Seventy-five Catholics waiting patiently near a lone flame tree line up when they see his car and begin singing an Igbo hymn. As they sing, they file into several small rooms in one of the houses. Those who cannot find space in the packed rooms take seats on wooden benches in the shade of the building.
Minutes later, Anike, now clad in gold vestments and preaching from a hastily assembled altar in one of the tiny rooms, quotes Jesus in words that are meaningful to this congregation without a home.
“Cut off from me,” the pastor says, “you will achieve nothing.” The parishioners, members of the Igbo ethnic group, say they often feel isolated in the northern reaches of their own country, where Muslim members of the Hausa-Fulani ethnic group are in firm control.
IS PEACE WITH ISLAM POSSIBLE? With the rapid growth of Christianity in sub-Saharan Africa, one of the critical challenges for the next century will be finding a way to live in peace with Islam.

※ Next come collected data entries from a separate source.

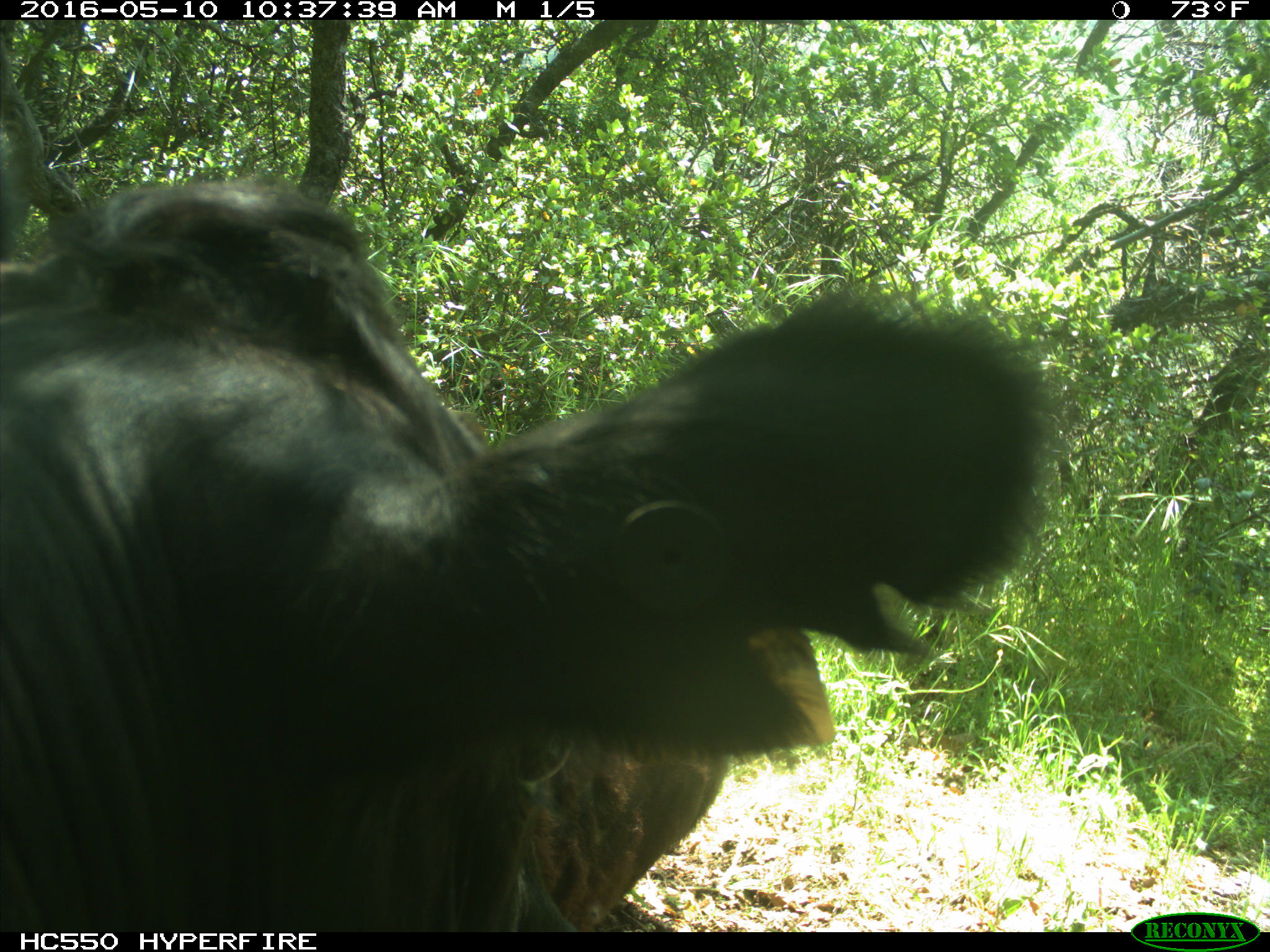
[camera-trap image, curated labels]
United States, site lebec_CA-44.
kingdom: Animalia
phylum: Chordata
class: Mammalia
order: Artiodactyla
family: Bovidae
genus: Bos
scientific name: Bos taurus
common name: domestic cow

Twice this decade, in 1991 and 1995, religious fighting that killed hundreds erupted here in West Africa’s oldest city. Churches and mosques were burned to the ground in the last round.
Most Christians live in a quarter of Kano called the Sabon Gari, and it is difficult for them to win permission to build churches outside that sector. Anike ministers to five of these “outstations” on the city’s edge as well as to the church in Sabon Gari.
With Islam also growing rapidly in sub-Saharan Africa, there are glimpses of two distinctly different futures, from the bloody warfare of Sudan to the peaceful coexistence of Benin. According to some estimates, about 300 million of Africa’s 763 million people are Muslims, another 350 million of them Catholics and Protestants. Neither camp is having much success winning converts from the other, drawing instead from a once-bountiful pool of followers of traditional religions.
Nigeria, home to one in five sub-Saharan Africans and a roughly equal number of Muslims and Christians, provides examples of both future possibilities. Its 30-month civil war in the late 1960s was considered by many participants to be a battle between Christianity and Islam. Yet in most parts of the country, Muslims and Christians live side by side in peace, sometimes even within the same family.
In Kano, long influenced by Arab traders who came from the north across the Sahara Desert, the recent election of President Olusegun Obasanjo, who is a Christian, has created unease (CT, April 26, 1999, p. 21).
“The Balkanization of Nigeria would be disastrous for the world,” says El-Haji Maitama Sule, a Muslim elder statesman in Kano and a one-time presidential candidate. “If you wind up with a Muslim north that is landlocked, without oil, we will be forced to look to our brothers to the west and the north.”
DESIRE FOR DIALOGUE: Despite historic divisions, there are calls across Africa for dialogue. But Sule says that over the past decade there has been a creeping influence of extremism from the Middle East—the existence of which went high profile last year with the bombing by Islamic militants of U.S. embassies in Kenya and Tanzania.
There are also concerns about Christian extremists whose quest for converts can come at the expense of peace. In 1991, the visit of German evangelist Reinhard Bonnke to Kano in a bid to convert Muslims touched off bloody rioting.
“Great tact and cultural sensitivity need to be taken into account so you don’t grind salt into a wound that is already there,” says SIM media director Ron Frazee. SIM began its missionary work in Nigeria in 1893.
Other experts said there are deeply ingrained cultural traits in sub-Saharan Africa that favor peace.
“In places where Christianity and Islam have come more recently, these populations are African first,” says Michael R. Wiest, deputy executive director of Catholic Relief Services. “You take a country like Burkina Faso, and it’s nothing to have Christians and Muslims in the same family.”
ETHNIC TENSIONS: Not having experienced the wholesale religious wars in Europe or the Middle East, Africans can find points in common and work together, Wiest says. But he was quick to add that when religious groups are divided along tribal or ethnic lines, the results can be much different.
For that reason, many experts argue, religion is getting a bad rap. These experts point out that in places like Sudan—where 2 million people have died in fighting between Arab Muslims in the north and black Christians and animists in the south—the argument is more about politics and ethnicity than it is about faith (CT, Aug. 9, 1999, p. 28).
“The conflicts here in the north are not caused by religion,” says Zachary Ahmed, a teacher of Islamic studies in Kano. “These are tribal conflicts.”
In Nigeria, President Obasanjo has stressed the importance of unity in building a new government, naming a Muslim as his vice president.
“We must engage Nigerians to live in peace with one another, despite the differences of religion,” says Sule, the Muslim statesman from Kano. “We must teach our people to understand the tenets of these two major faiths.”